[Begin Records supplied]

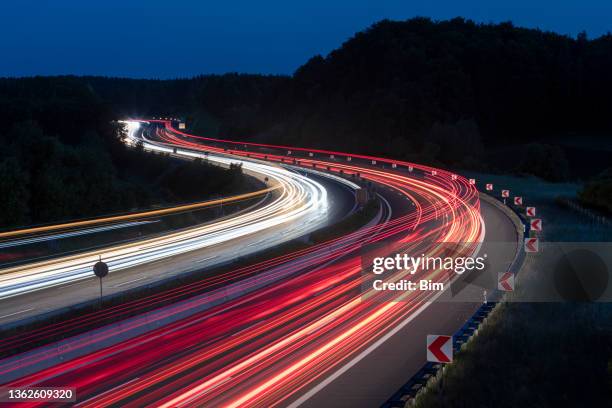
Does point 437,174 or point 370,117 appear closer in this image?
point 437,174

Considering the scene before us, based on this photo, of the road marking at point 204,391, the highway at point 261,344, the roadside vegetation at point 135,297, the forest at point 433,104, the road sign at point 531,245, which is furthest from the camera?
the forest at point 433,104

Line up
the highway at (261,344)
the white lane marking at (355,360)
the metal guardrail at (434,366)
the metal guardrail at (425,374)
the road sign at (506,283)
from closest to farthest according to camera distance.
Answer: the metal guardrail at (425,374) → the metal guardrail at (434,366) → the white lane marking at (355,360) → the highway at (261,344) → the road sign at (506,283)

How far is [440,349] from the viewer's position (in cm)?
1088

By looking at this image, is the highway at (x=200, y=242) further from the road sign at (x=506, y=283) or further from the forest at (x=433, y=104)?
the forest at (x=433, y=104)

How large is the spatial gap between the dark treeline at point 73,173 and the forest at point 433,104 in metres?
0.46

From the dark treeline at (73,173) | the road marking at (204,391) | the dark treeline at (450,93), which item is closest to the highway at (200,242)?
the road marking at (204,391)

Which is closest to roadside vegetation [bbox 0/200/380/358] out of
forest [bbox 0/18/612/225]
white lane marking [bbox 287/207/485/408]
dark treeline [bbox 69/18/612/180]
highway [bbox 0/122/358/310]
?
highway [bbox 0/122/358/310]

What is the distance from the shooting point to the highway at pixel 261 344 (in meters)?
11.3

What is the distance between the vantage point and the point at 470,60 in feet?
380

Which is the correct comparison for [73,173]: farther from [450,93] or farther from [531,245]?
[450,93]

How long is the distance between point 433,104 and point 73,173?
209 ft

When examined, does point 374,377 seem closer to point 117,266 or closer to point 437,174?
point 117,266

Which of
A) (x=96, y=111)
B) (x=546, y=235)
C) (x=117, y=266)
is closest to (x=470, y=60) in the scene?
(x=96, y=111)

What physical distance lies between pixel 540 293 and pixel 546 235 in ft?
33.4
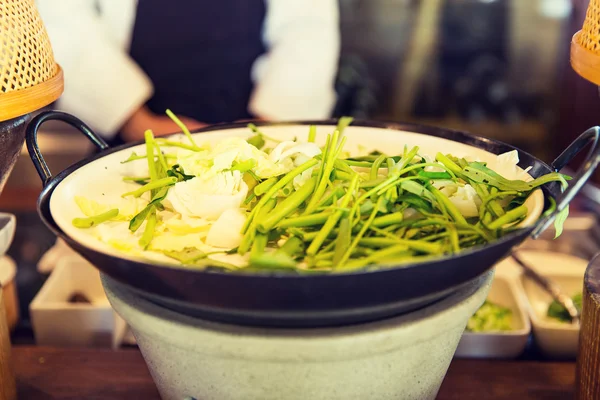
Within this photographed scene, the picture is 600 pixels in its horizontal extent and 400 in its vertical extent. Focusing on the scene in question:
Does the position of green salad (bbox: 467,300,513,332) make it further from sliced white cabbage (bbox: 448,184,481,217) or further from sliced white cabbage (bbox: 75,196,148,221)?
sliced white cabbage (bbox: 75,196,148,221)

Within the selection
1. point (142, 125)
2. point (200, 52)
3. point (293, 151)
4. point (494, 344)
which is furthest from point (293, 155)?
point (200, 52)

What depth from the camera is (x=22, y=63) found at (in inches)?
37.4

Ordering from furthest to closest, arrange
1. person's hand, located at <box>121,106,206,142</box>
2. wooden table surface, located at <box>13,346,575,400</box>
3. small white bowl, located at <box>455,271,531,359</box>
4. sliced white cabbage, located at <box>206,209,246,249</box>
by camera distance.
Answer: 1. person's hand, located at <box>121,106,206,142</box>
2. small white bowl, located at <box>455,271,531,359</box>
3. wooden table surface, located at <box>13,346,575,400</box>
4. sliced white cabbage, located at <box>206,209,246,249</box>

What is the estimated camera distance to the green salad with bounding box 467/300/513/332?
1426 mm

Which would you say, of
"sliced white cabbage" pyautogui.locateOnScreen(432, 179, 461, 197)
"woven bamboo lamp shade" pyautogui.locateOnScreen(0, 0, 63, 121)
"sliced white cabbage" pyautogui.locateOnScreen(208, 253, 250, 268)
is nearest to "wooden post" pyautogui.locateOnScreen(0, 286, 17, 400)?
"woven bamboo lamp shade" pyautogui.locateOnScreen(0, 0, 63, 121)

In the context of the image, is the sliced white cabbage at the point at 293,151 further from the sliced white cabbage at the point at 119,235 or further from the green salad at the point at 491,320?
the green salad at the point at 491,320

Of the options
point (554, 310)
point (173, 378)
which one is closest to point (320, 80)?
point (554, 310)

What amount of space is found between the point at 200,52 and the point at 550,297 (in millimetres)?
2110

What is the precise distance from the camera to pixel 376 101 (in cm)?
366

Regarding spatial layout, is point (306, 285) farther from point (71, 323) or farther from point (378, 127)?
point (71, 323)

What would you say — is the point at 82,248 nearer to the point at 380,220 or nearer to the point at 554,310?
the point at 380,220

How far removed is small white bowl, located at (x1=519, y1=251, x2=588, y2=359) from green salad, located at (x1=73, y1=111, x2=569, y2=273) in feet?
1.56

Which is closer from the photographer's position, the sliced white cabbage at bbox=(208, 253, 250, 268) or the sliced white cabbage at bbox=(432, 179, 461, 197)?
the sliced white cabbage at bbox=(208, 253, 250, 268)

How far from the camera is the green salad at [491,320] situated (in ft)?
4.68
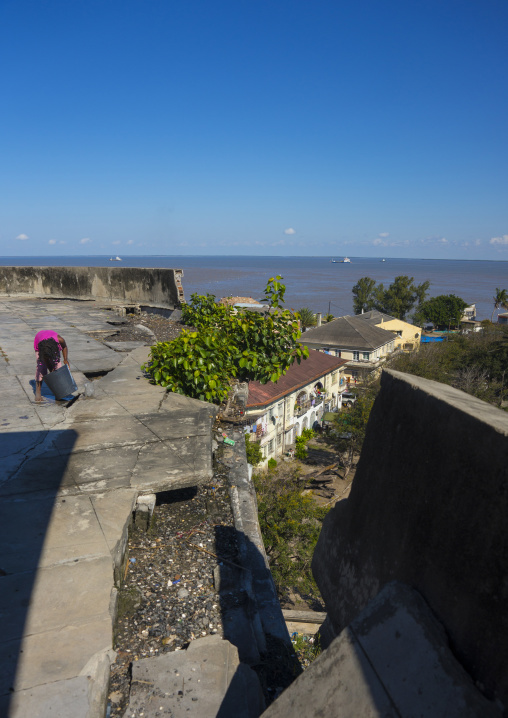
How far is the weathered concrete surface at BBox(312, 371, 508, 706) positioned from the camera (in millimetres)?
1234

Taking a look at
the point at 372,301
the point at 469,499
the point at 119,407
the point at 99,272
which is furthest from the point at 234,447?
the point at 372,301

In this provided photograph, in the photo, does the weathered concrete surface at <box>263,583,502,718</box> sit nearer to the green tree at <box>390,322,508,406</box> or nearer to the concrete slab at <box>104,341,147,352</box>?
the concrete slab at <box>104,341,147,352</box>

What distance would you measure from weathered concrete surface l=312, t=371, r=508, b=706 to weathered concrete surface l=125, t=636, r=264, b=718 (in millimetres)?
646

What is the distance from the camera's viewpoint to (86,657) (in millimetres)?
2273

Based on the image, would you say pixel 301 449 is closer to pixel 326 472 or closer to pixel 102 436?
pixel 326 472

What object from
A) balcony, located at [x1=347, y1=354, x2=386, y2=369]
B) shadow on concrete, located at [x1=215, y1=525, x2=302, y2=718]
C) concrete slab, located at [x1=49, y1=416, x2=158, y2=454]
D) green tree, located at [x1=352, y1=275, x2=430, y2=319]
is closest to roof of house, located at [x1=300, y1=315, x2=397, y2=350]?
balcony, located at [x1=347, y1=354, x2=386, y2=369]

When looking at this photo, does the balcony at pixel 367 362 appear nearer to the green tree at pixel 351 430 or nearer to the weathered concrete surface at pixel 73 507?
the green tree at pixel 351 430

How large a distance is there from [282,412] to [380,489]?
2883 cm

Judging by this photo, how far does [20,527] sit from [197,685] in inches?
61.8

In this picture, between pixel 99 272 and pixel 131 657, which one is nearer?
pixel 131 657

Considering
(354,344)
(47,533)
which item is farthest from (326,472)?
(47,533)

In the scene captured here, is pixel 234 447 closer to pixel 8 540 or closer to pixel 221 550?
pixel 221 550

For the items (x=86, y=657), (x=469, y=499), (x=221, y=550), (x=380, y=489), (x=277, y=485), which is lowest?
(x=277, y=485)

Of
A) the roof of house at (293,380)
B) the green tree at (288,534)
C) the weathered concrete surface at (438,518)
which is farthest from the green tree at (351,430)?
the weathered concrete surface at (438,518)
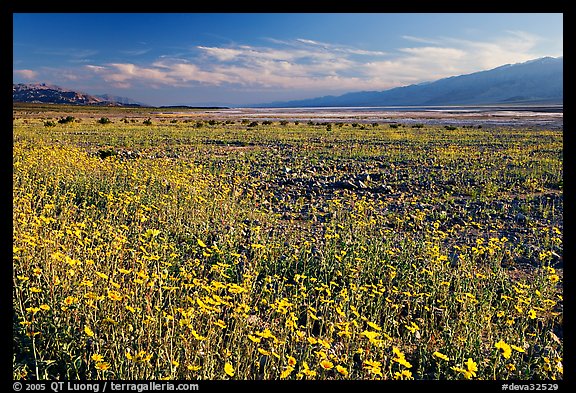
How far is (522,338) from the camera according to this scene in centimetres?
357

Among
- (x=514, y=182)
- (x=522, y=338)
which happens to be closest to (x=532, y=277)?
(x=522, y=338)

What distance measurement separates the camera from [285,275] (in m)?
4.71

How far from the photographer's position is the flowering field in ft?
9.98

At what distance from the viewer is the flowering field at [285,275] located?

[End Records supplied]

# Stated problem
Send back the data above word for word, with the pictures left out.

# Reply to the exercise
Does point 437,174 or point 370,117 appear closer in this image?
point 437,174

Considering the scene before us, based on this photo, of the road marking at point 204,391, the highway at point 261,344, the roadside vegetation at point 135,297, the forest at point 433,104, the road sign at point 531,245, which is furthest from the camera?
the forest at point 433,104

Line up
the highway at (261,344)
the white lane marking at (355,360)
the metal guardrail at (434,366)
the metal guardrail at (425,374)
the road sign at (506,283)
from closest to farthest according to camera distance.
Answer: the metal guardrail at (425,374) → the metal guardrail at (434,366) → the white lane marking at (355,360) → the highway at (261,344) → the road sign at (506,283)

How far is [440,349] from the viewer's position (in cm)?
1088

By looking at this image, is the highway at (x=200, y=242) further from the road sign at (x=506, y=283) or further from the forest at (x=433, y=104)?
the forest at (x=433, y=104)

How large is the spatial gap between the dark treeline at point 73,173 and the forest at point 433,104 in metres?
0.46

From the dark treeline at (73,173) | the road marking at (204,391) | the dark treeline at (450,93), which item is closest to the highway at (200,242)?
the road marking at (204,391)

Which is closest to roadside vegetation [bbox 0/200/380/358] out of
forest [bbox 0/18/612/225]
white lane marking [bbox 287/207/485/408]
dark treeline [bbox 69/18/612/180]
highway [bbox 0/122/358/310]
?
highway [bbox 0/122/358/310]

What is the distance from the shooting point to the highway at pixel 261 344 (in meters)?
11.3

What is the distance between the vantage point and the point at 470,60 in feet?
380

Which is the correct comparison for [73,173]: farther from [450,93] or farther from [531,245]?
[450,93]

How long is the distance between point 433,104 and point 73,173?
209 ft

When examined, does point 374,377 seem closer to point 117,266 or closer to point 437,174?
point 117,266

Which of
A) (x=96, y=111)
B) (x=546, y=235)
C) (x=117, y=266)
is closest to (x=470, y=60) in the scene?
(x=96, y=111)

What physical distance lies between pixel 540 293 and pixel 546 235 in ft?
33.4
Within this photographed scene, the picture is 600 pixels in its horizontal extent and 400 in its vertical extent. Focusing on the scene in question:
Does the position of green salad (bbox: 467,300,513,332) make it further from sliced white cabbage (bbox: 448,184,481,217) or further from sliced white cabbage (bbox: 75,196,148,221)?
sliced white cabbage (bbox: 75,196,148,221)

Within the selection
1. point (142, 125)
2. point (200, 52)
3. point (293, 151)
4. point (494, 344)
which is furthest from point (293, 155)?
point (200, 52)

What depth from the camera is (x=22, y=63) found at (in inches)?
37.4

Ordering from furthest to closest, arrange
1. person's hand, located at <box>121,106,206,142</box>
2. wooden table surface, located at <box>13,346,575,400</box>
3. small white bowl, located at <box>455,271,531,359</box>
4. sliced white cabbage, located at <box>206,209,246,249</box>
by camera distance.
Answer: 1. person's hand, located at <box>121,106,206,142</box>
2. small white bowl, located at <box>455,271,531,359</box>
3. wooden table surface, located at <box>13,346,575,400</box>
4. sliced white cabbage, located at <box>206,209,246,249</box>

What is the estimated camera distance to the green salad with bounding box 467/300/513/332?
1426 mm

Which would you say, of
"sliced white cabbage" pyautogui.locateOnScreen(432, 179, 461, 197)
"woven bamboo lamp shade" pyautogui.locateOnScreen(0, 0, 63, 121)
"sliced white cabbage" pyautogui.locateOnScreen(208, 253, 250, 268)
is nearest to "wooden post" pyautogui.locateOnScreen(0, 286, 17, 400)?
"woven bamboo lamp shade" pyautogui.locateOnScreen(0, 0, 63, 121)

In the context of the image, is the sliced white cabbage at the point at 293,151 further from the sliced white cabbage at the point at 119,235 or further from the green salad at the point at 491,320?
the green salad at the point at 491,320

Of the options
point (554, 310)
point (173, 378)
which one is closest to point (320, 80)?
point (554, 310)

What amount of space is found between the point at 200,52 and the point at 550,297 (in millimetres)?
2110

What is the precise distance from the camera to pixel 376 101 (in cm)?
366

Regarding spatial layout, is point (306, 285) farther from point (71, 323) or farther from point (378, 127)?
point (71, 323)

What would you say — is the point at 82,248 nearer to the point at 380,220 or nearer to the point at 554,310?
the point at 380,220

How far removed is small white bowl, located at (x1=519, y1=251, x2=588, y2=359) from green salad, located at (x1=73, y1=111, x2=569, y2=273) in feet?
1.56

Which is closer from the photographer's position, the sliced white cabbage at bbox=(208, 253, 250, 268) or the sliced white cabbage at bbox=(432, 179, 461, 197)?
the sliced white cabbage at bbox=(208, 253, 250, 268)

How far from the camera is the green salad at [491,320] situated (in ft)?
4.68
How far is the weathered concrete surface at BBox(312, 371, 508, 706) positioned from the camera (in millimetres)?
1234

Taking a look at
the point at 372,301
the point at 469,499
the point at 119,407
the point at 99,272
which is furthest from the point at 234,447?
the point at 372,301

In this provided photograph, in the photo, does the weathered concrete surface at <box>263,583,502,718</box> sit nearer to the green tree at <box>390,322,508,406</box> or nearer to the concrete slab at <box>104,341,147,352</box>?
the concrete slab at <box>104,341,147,352</box>

What distance would you measure from weathered concrete surface l=312, t=371, r=508, b=706 to weathered concrete surface l=125, t=636, r=264, b=718 (in millimetres)?
646

What is the distance from the camera's viewpoint to (86,657) (in millimetres)?
2273

Based on the image, would you say pixel 301 449 is closer to pixel 326 472 or closer to pixel 102 436?
pixel 326 472

What object from
A) balcony, located at [x1=347, y1=354, x2=386, y2=369]
B) shadow on concrete, located at [x1=215, y1=525, x2=302, y2=718]
C) concrete slab, located at [x1=49, y1=416, x2=158, y2=454]
D) green tree, located at [x1=352, y1=275, x2=430, y2=319]
is closest to roof of house, located at [x1=300, y1=315, x2=397, y2=350]?
balcony, located at [x1=347, y1=354, x2=386, y2=369]

When looking at this photo, does the balcony at pixel 367 362 appear nearer to the green tree at pixel 351 430 or nearer to the weathered concrete surface at pixel 73 507?
the green tree at pixel 351 430

How large a distance is there from [282,412] to [380,489]?
2883 cm

Judging by this photo, how far does [20,527] sit from [197,685] in inches?
61.8

In this picture, between pixel 99 272 and pixel 131 657, which one is nearer?
pixel 131 657

Considering
(354,344)
(47,533)
which item is farthest from (326,472)?
(47,533)

In the scene captured here, is pixel 234 447 closer to pixel 8 540 or closer to pixel 221 550?
pixel 221 550

For the items (x=86, y=657), (x=469, y=499), (x=221, y=550), (x=380, y=489), (x=277, y=485), which is lowest?
(x=277, y=485)

Of
A) the roof of house at (293,380)
B) the green tree at (288,534)
C) the weathered concrete surface at (438,518)
which is farthest from the green tree at (351,430)?
the weathered concrete surface at (438,518)
How far is (522,338) from the camera according to this scene in centimetres?
357

Among
- (x=514, y=182)
- (x=522, y=338)
which happens to be closest to (x=532, y=277)?
(x=522, y=338)

What distance measurement separates the camera from [285,275] (in m)?
4.71

How far from the photographer's position is the flowering field in ft?
9.98

At what distance from the viewer is the flowering field at [285,275] located?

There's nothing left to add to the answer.